---- Information shown
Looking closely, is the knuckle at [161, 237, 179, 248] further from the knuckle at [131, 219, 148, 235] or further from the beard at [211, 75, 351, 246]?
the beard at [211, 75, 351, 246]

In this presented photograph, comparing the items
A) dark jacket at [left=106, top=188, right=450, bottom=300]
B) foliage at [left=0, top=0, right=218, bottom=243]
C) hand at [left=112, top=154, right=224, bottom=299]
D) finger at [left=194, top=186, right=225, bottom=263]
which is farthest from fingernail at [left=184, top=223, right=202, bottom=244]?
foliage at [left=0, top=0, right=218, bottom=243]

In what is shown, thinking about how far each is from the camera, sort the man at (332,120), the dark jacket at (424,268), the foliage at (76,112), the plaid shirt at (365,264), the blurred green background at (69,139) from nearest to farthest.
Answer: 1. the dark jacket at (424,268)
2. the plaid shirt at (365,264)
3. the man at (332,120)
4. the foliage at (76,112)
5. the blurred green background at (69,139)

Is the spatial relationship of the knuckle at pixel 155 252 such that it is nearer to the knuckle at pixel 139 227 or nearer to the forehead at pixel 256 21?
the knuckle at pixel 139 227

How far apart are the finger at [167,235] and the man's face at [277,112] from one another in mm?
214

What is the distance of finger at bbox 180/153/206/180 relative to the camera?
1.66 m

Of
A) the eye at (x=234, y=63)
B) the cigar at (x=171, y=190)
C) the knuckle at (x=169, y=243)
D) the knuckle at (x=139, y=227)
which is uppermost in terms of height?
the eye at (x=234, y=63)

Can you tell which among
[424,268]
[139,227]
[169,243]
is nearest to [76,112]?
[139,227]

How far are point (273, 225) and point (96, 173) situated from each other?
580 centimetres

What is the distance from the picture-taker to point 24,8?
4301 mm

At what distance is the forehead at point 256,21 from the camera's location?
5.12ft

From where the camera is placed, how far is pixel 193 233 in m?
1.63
--------
**Goal:** Turn the records above into a numbered list, one line per item, and leave out the blank lines.

**Solved exercise:**
1. Looking closely, is the knuckle at [161, 237, 179, 248] further from the knuckle at [131, 219, 148, 235] or further from the beard at [211, 75, 351, 246]?
2. the beard at [211, 75, 351, 246]
3. In this presented photograph, comparing the items
4. A) dark jacket at [left=106, top=188, right=450, bottom=300]
5. B) foliage at [left=0, top=0, right=218, bottom=243]
6. C) hand at [left=112, top=154, right=224, bottom=299]
7. D) finger at [left=194, top=186, right=225, bottom=263]
8. which is farthest from fingernail at [left=184, top=223, right=202, bottom=244]?
9. foliage at [left=0, top=0, right=218, bottom=243]
10. In what is shown, thinking about how far each is from the camera, sort the man at (332,120), the dark jacket at (424,268), the foliage at (76,112), the plaid shirt at (365,264), the blurred green background at (69,139) from nearest to farthest.
11. Answer: 1. the dark jacket at (424,268)
12. 2. the plaid shirt at (365,264)
13. 3. the man at (332,120)
14. 4. the foliage at (76,112)
15. 5. the blurred green background at (69,139)
16. Is the spatial relationship of the knuckle at pixel 155 252 such that it is nearer to the knuckle at pixel 139 227 or nearer to the forehead at pixel 256 21?
17. the knuckle at pixel 139 227
18. How far apart are the finger at [167,235] and the man's face at [277,112] from one another in mm?
19. 214
20. What is the distance of finger at bbox 180/153/206/180 relative to the camera?
21. 1.66 m
22. Of
23. A) the eye at (x=234, y=63)
24. B) the cigar at (x=171, y=190)
25. C) the knuckle at (x=169, y=243)
26. D) the knuckle at (x=139, y=227)
27. which is uppermost in terms of height?
28. the eye at (x=234, y=63)
29. Can you tell which among
30. [424,268]
31. [139,227]
32. [169,243]
33. is nearest to [76,112]?
34. [139,227]
35. How far are point (273, 225) and point (96, 173) situated from each other?
36. 580 centimetres
37. What is the distance from the picture-taker to point 24,8?
38. 4301 mm
39. At what distance is the forehead at point 256,21 from the camera's location?
40. 5.12ft
41. From where the camera is placed, how far is pixel 193 233 in m?
42. 1.63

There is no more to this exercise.